== RECORDS SHOWN
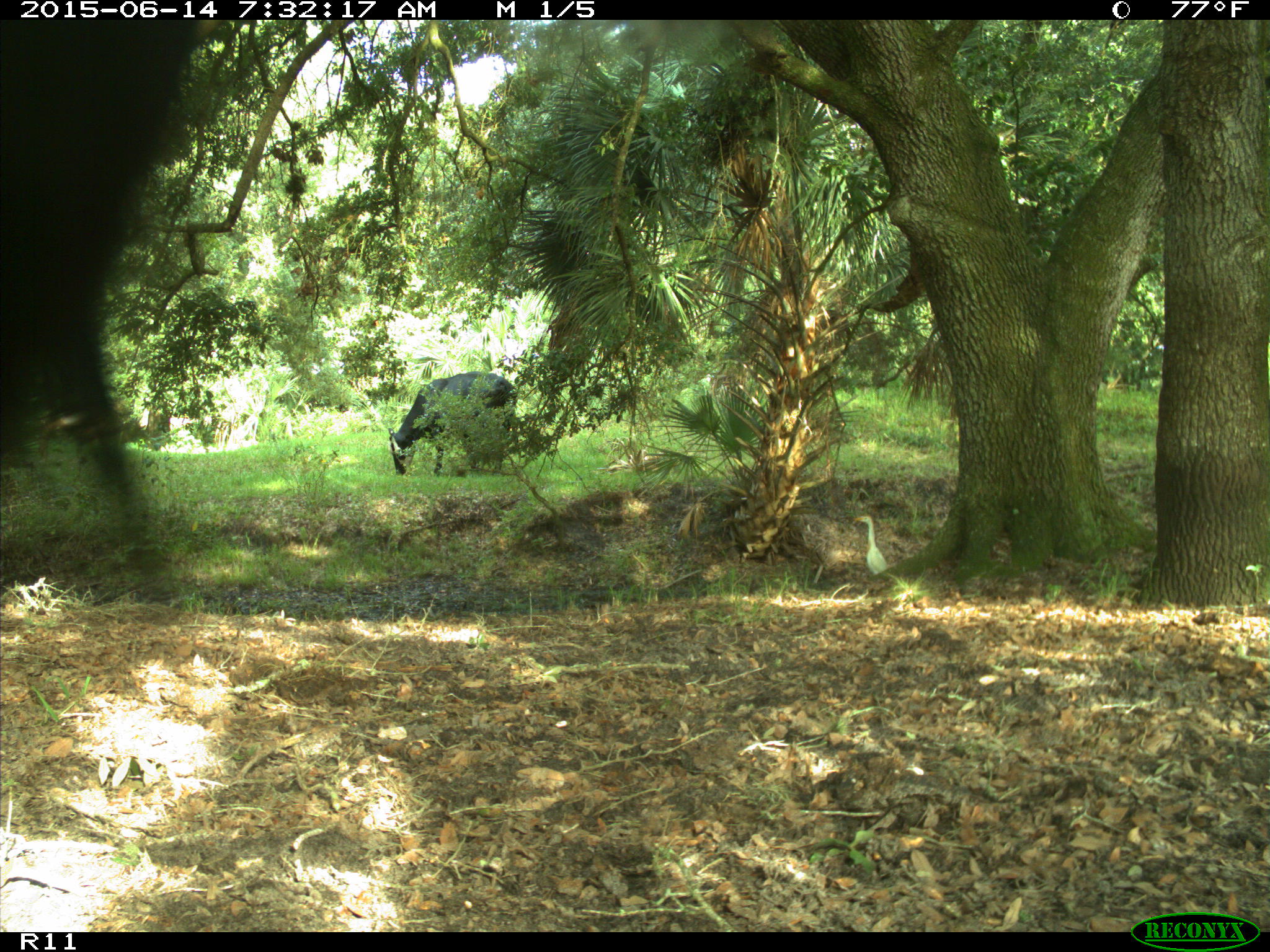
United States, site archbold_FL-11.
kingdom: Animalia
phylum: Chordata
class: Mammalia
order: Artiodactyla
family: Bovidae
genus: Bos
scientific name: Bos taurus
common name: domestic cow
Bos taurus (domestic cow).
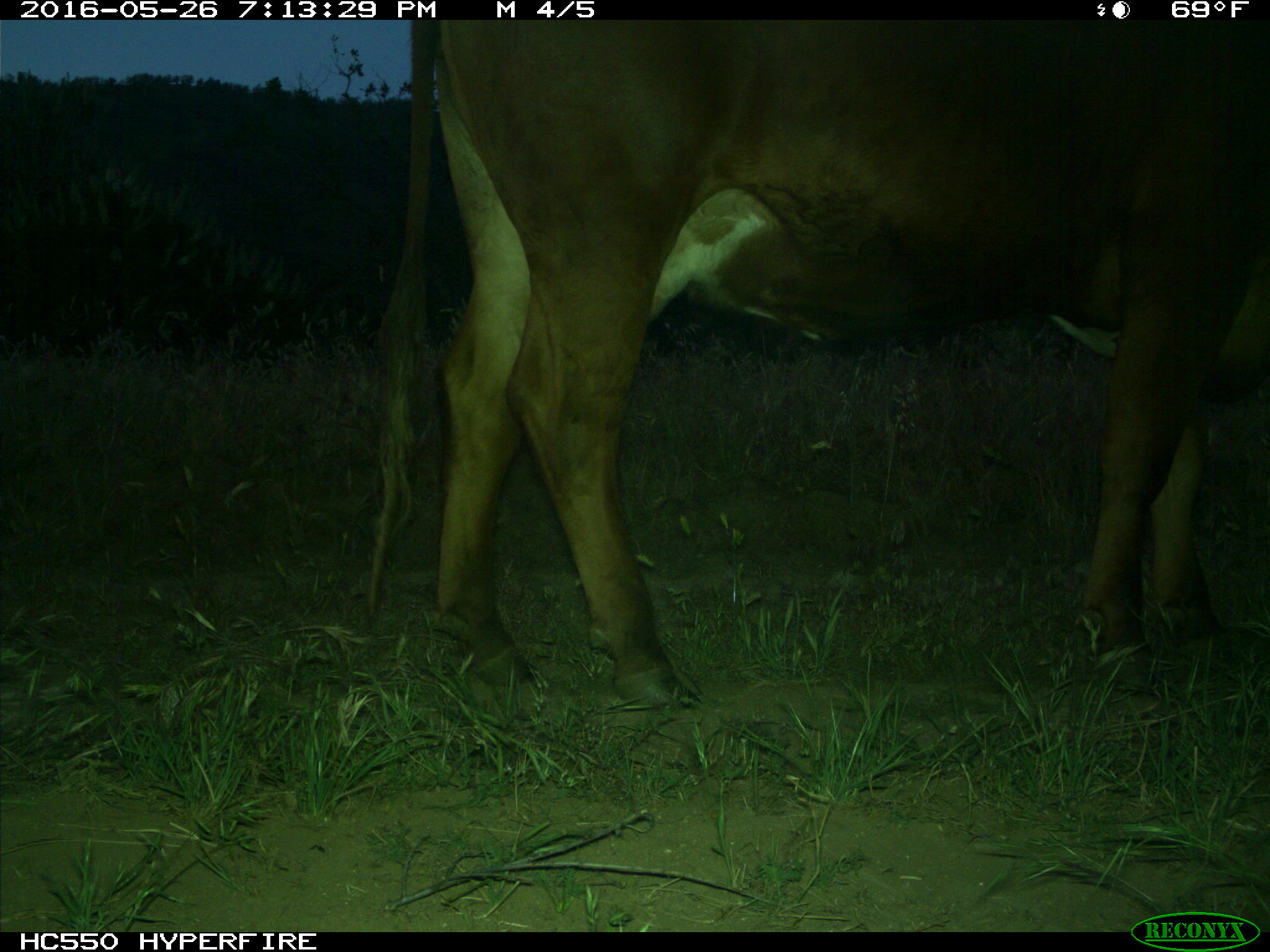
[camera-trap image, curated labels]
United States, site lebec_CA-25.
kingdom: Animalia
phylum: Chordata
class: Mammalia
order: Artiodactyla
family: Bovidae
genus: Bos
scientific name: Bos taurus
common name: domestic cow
====
=== EXERCISE DIRECTIONS ===
Omit every picture, then write out the entries above exactly.

=== ANSWER SPACE ===
United States, site archbold_FL-11.
kingdom: Animalia
phylum: Chordata
class: Mammalia
order: Artiodactyla
family: Bovidae
genus: Bos
scientific name: Bos taurus
common name: domestic cow
Bos taurus (domestic cow).
[camera-trap image, curated labels]
United States, site lebec_CA-25.
kingdom: Animalia
phylum: Chordata
class: Mammalia
order: Artiodactyla
family: Bovidae
genus: Bos
scientific name: Bos taurus
common name: domestic cow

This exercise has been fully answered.